Semanas después, Edgar recogió un ejemplar de Time cuando salía del refectorio y la vio ahí, una enorme fotografía en color de una mujer canosa sentada en una butaca de director bajo las viejas y, ajadas alas de un bombardero de la Fuerza Aérea. Y reconoció el nombre, Klara Sax, porque reconocía todo, porque la gente le susurraba nombres, porque percibía rumores de información en los polvorientos pasillos del convento o en el almacén del colegio, olorosos a viruta de lapicero y a cuadernos de composición, porque experimentaba una oscura sabiduría en el humo del oscilante incensario del sacerdote, porque las cosas se le definían mediante el crujido de viejas tarimas y el olor de la ropa, de un húmedo abrigo para caballero fabricado con piel de camello, porque se impregnaba de las Noticias, los Rumores y las Catástrofes a través de los inmaculados poros de algodón de su hábito y su velo.

Todos los contactos intactos. La mujer que en otro tiempo se había casado con un vecino de la localidad. El hombre que era tutor de ajedrez y que había enseñado a uno de los antiguos alumnos de la propia Edgar. El muchacho que llevaba la corbata invariablemente torcida, Matthew Aloysius Shay, las uñas mordidas hasta la raíz, uno de sus chavales más listos, de padre desaparecido.

Sabía cosas, sí, ajedrez, todos esos sedimentos de astucia eslava, continuas añagazas y estrategias. Sabía que Bobby Fischer se había hecho retirar todos los empastes de las muelas cuando jugó contra Boris Spassky en 1972 —y a sus ojos era perfectamente lógico— de tal modo que el KGB no pudiera controlarle mediante el envío de señales a la pasta que rellenaba sus molares.

Depositó la revista en su armario junto con las viejas publicaciones para fans que había dejado de leer hacía ya décadas, cuando perdió la confianza en las estrellas de cine.

La fe de la sospecha y la irrealidad.
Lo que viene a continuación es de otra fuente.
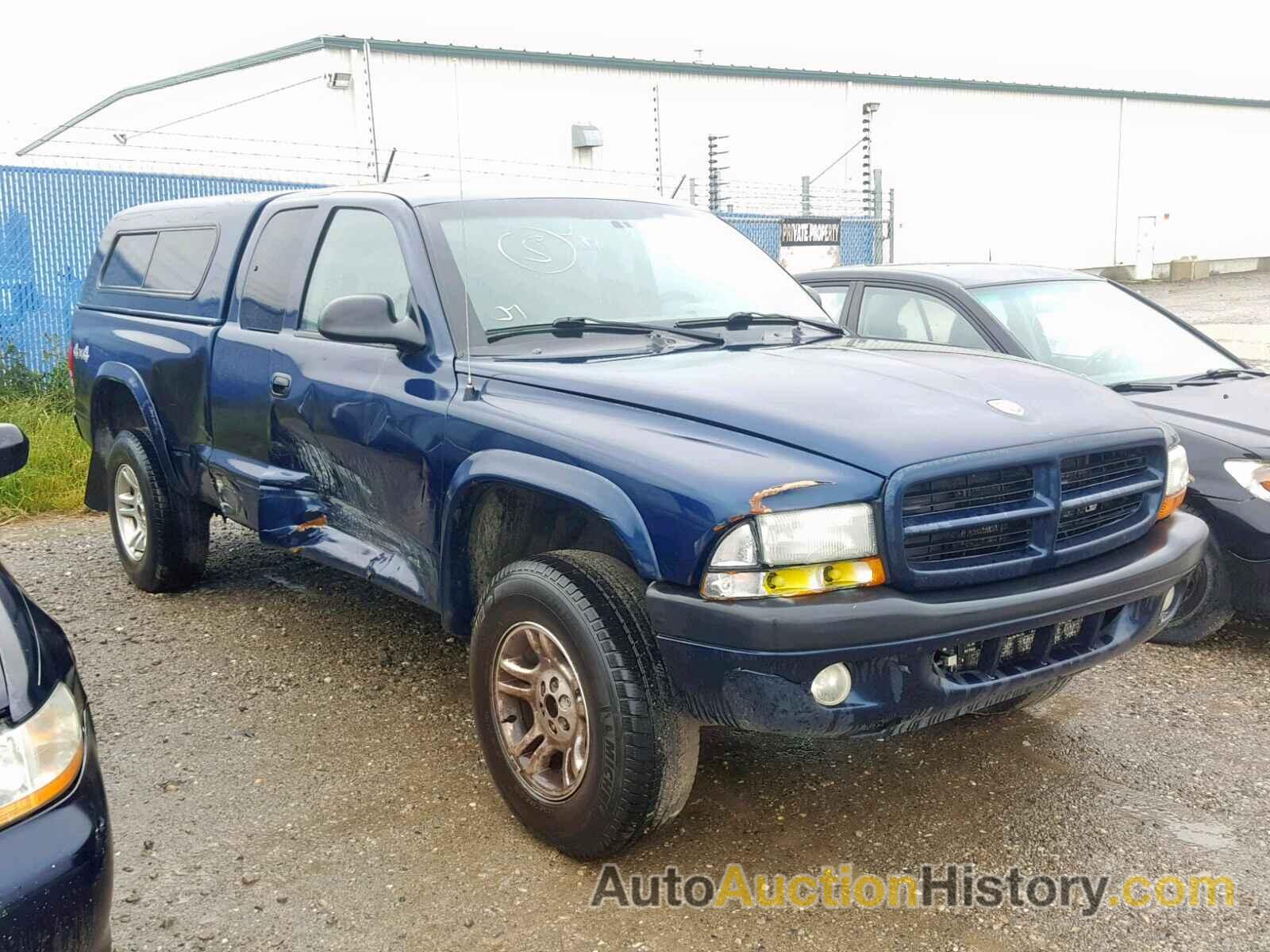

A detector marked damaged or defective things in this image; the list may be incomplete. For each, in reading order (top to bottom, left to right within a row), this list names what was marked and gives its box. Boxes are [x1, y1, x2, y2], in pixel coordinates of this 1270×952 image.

dented body panel [75, 184, 1206, 743]
cracked headlight housing [698, 501, 889, 600]
cracked headlight housing [1219, 460, 1270, 501]
cracked headlight housing [0, 679, 85, 831]
rusty wheel rim [492, 622, 591, 800]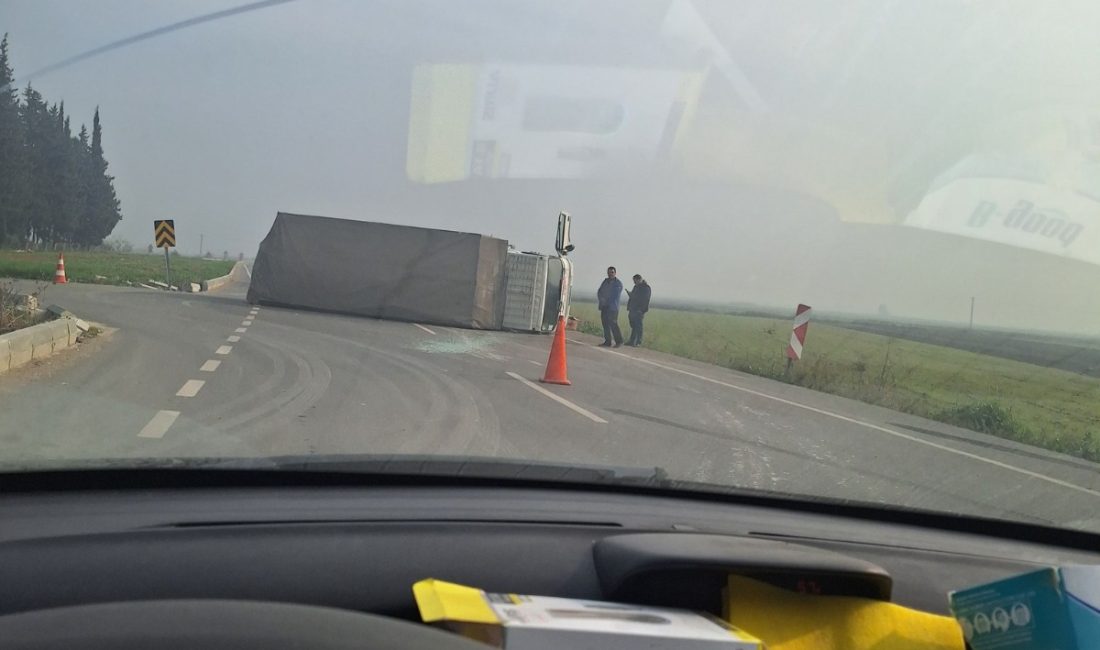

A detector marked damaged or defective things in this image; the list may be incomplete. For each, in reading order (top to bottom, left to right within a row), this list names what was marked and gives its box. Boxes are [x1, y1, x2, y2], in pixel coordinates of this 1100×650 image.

overturned truck [246, 213, 572, 332]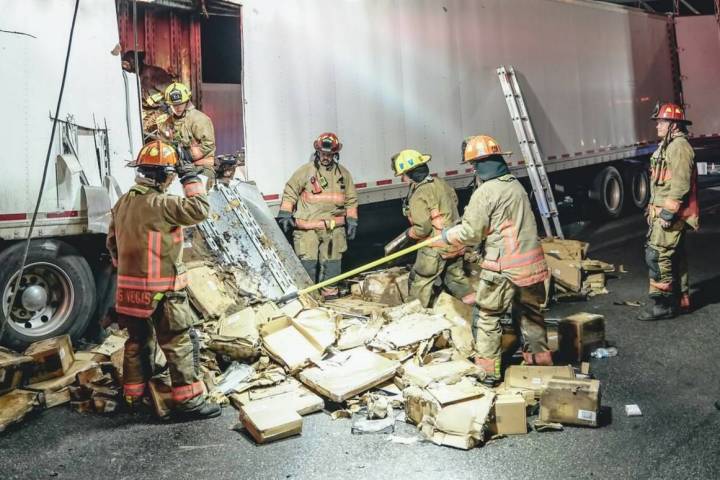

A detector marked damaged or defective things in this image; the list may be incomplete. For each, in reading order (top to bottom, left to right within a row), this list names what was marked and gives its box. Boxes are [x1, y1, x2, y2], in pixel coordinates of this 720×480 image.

damaged trailer wall [240, 0, 676, 204]
broken metal panel [197, 183, 310, 300]
torn packaging material [0, 346, 33, 396]
torn packaging material [0, 388, 39, 434]
torn packaging material [23, 334, 74, 382]
torn packaging material [239, 400, 300, 444]
torn packaging material [260, 316, 324, 372]
torn packaging material [296, 346, 400, 404]
torn packaging material [492, 394, 524, 436]
torn packaging material [504, 366, 576, 396]
torn packaging material [540, 376, 600, 426]
torn packaging material [556, 314, 608, 362]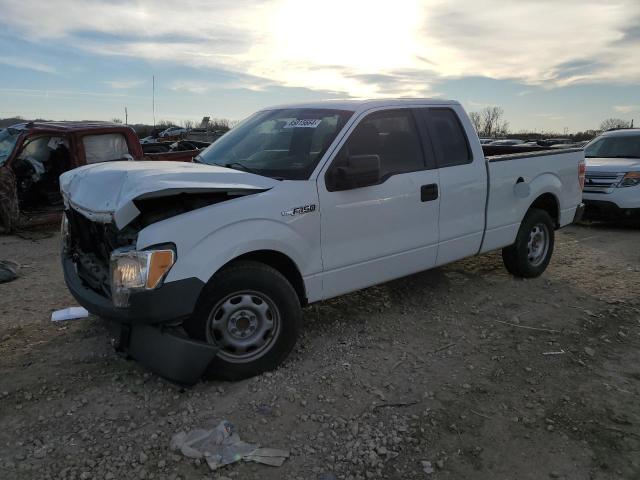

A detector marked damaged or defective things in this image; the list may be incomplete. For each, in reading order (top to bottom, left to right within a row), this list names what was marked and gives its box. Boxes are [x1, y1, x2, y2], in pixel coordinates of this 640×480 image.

crumpled hood [60, 161, 278, 229]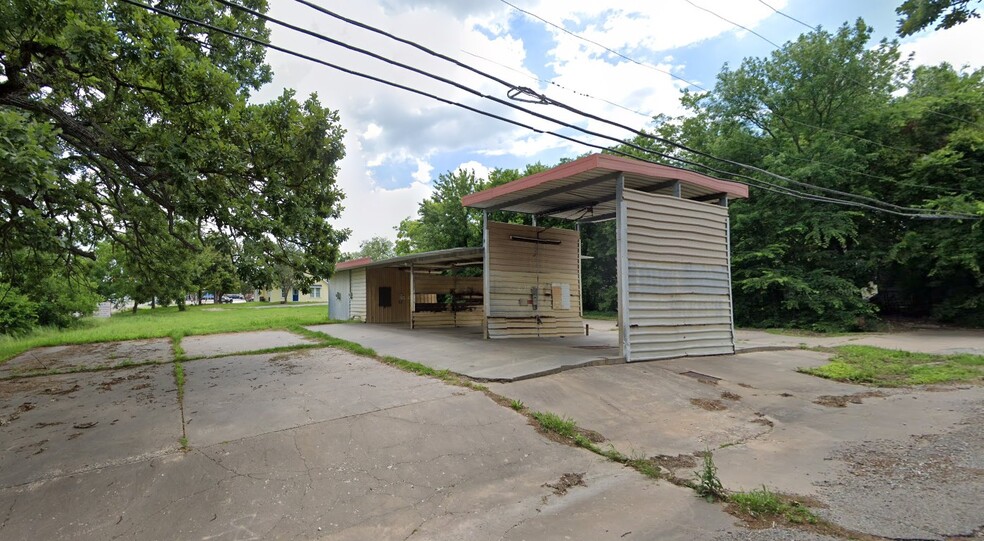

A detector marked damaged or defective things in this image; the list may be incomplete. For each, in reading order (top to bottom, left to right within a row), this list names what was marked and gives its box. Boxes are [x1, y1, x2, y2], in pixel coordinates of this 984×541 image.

cracked concrete pavement [0, 338, 740, 540]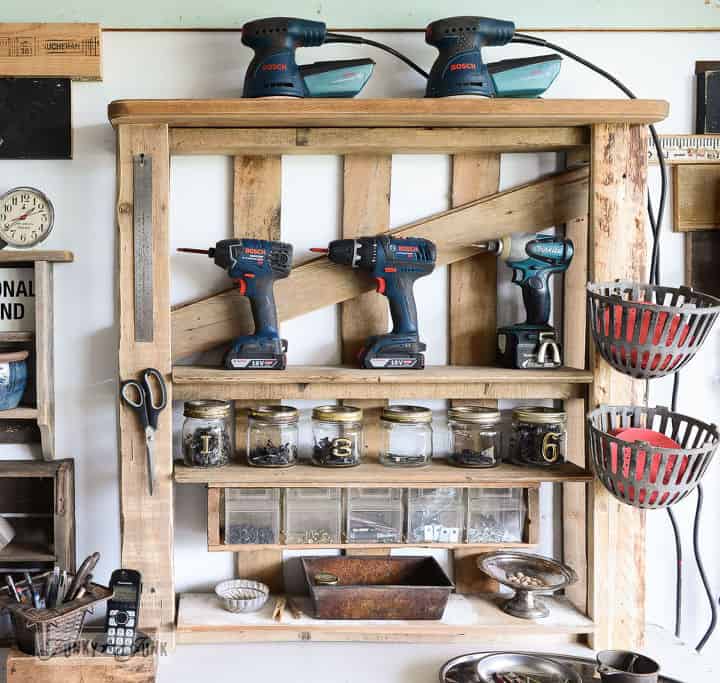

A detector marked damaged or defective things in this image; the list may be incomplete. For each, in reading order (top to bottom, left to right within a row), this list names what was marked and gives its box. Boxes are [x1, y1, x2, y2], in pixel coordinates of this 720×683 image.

rusty metal tray [300, 560, 452, 624]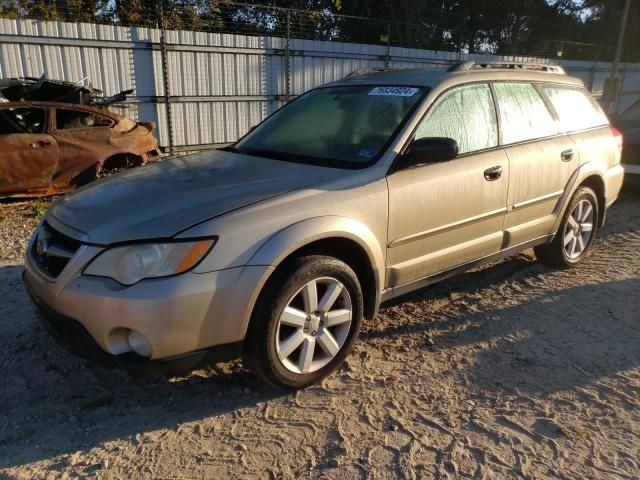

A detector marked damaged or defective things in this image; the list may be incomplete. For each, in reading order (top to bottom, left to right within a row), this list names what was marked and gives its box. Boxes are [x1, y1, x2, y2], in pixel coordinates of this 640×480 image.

rusted car door [0, 106, 58, 195]
rusted wrecked car [0, 78, 160, 198]
rusted car door [51, 106, 115, 187]
rusted car hood [47, 149, 342, 244]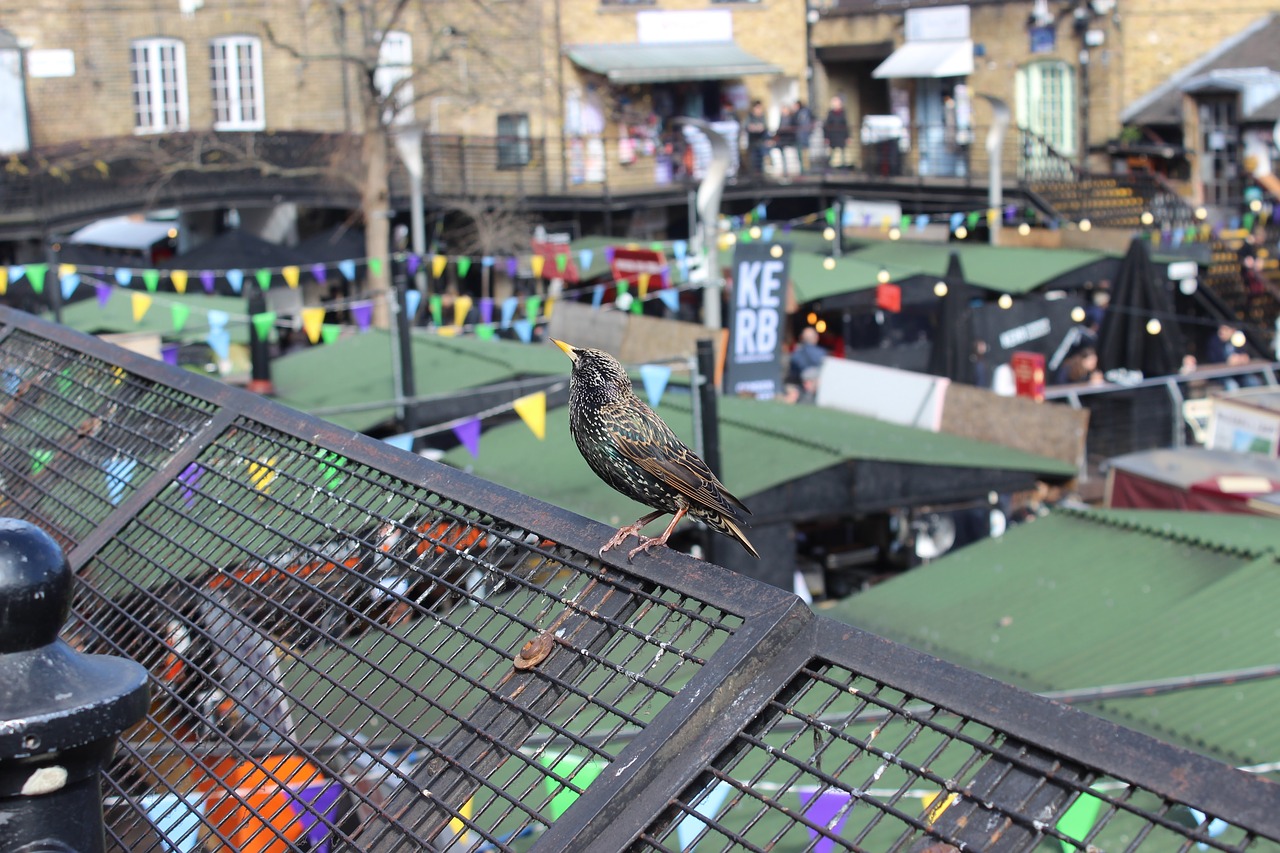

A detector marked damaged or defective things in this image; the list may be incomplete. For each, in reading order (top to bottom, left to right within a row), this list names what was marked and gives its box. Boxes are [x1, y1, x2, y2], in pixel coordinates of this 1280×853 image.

rusted metal frame [366, 568, 655, 845]
rusted metal frame [532, 591, 819, 850]
rusted metal frame [808, 617, 1280, 845]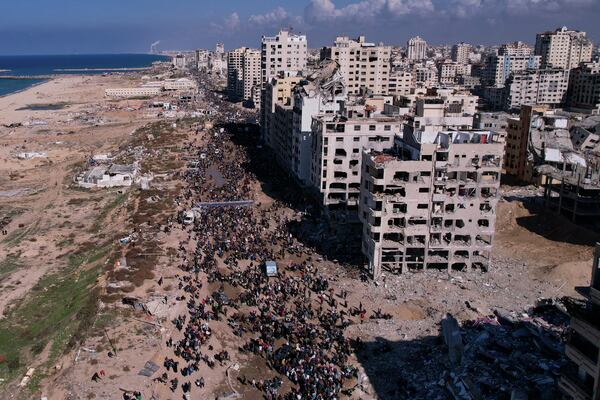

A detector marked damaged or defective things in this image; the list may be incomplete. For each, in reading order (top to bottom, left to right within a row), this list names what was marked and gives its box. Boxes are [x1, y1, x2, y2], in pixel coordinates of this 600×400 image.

damaged apartment block [358, 130, 504, 278]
La fe que sustituye a Dios por radiactividad, el poder de las partículas alfa y los infalibles sistemas que las modelan, los interminables eslabones encajados entre sí.

Aquella noche, inclinada sobre la palangana de su habitación, limpió un estropajo de níquel con desinfectante. Luego, lo utilizó para frotar un cepillo de metal, cerda por cerda. Pero no había purificado el desinfectante original con nada más poderoso que el propio desinfectante. No lo había hecho porque la regresión hubiera sido infinita. Y la regresión hubiera sido infinita porque así se llama: regresión infinita. Uno alcanza a ver cómo el miedo rebasa las molestas extrusiones de la materia para alcanzar esos espacios elevados en los que las palabras juegan consigo mismas.

Limpió y rezó.

Pronunciaba sencillas oraciones mientras trabajaba, simples plegarias piadosas llamadas jaculatorias que conllevaban indulgencias integradas más por días que por años.

Rezó y pensó.

Se acostó y, allí tendida, despierta, pensó en Esmeralda. La habían visto ya unas cuantas veces, pero no habían sido capaces de atraparla. Ni Gracie, ni los monjes, ni los rápidos escritores del equipo de Ismael. Y la sensación de seguridad que Edgar experimentaba al pensar en ella iba tornándose menos convencida.

Agradecía cada hálito de información que recibía, y más aún si albergaba un contenido inquietante, pero esta vez la aprensión la sacudía poderosamente. Percibía algo allí fuera, en el Muro, un peligro confuso y cambiante que acechaba a la chiquilla en su ágil tránsito a través de chasis de automóviles y extremidades humanas desechadas y hectáreas de basura sin recoger.

Madre de Misericordia, ora por nosotros. Trescientos días.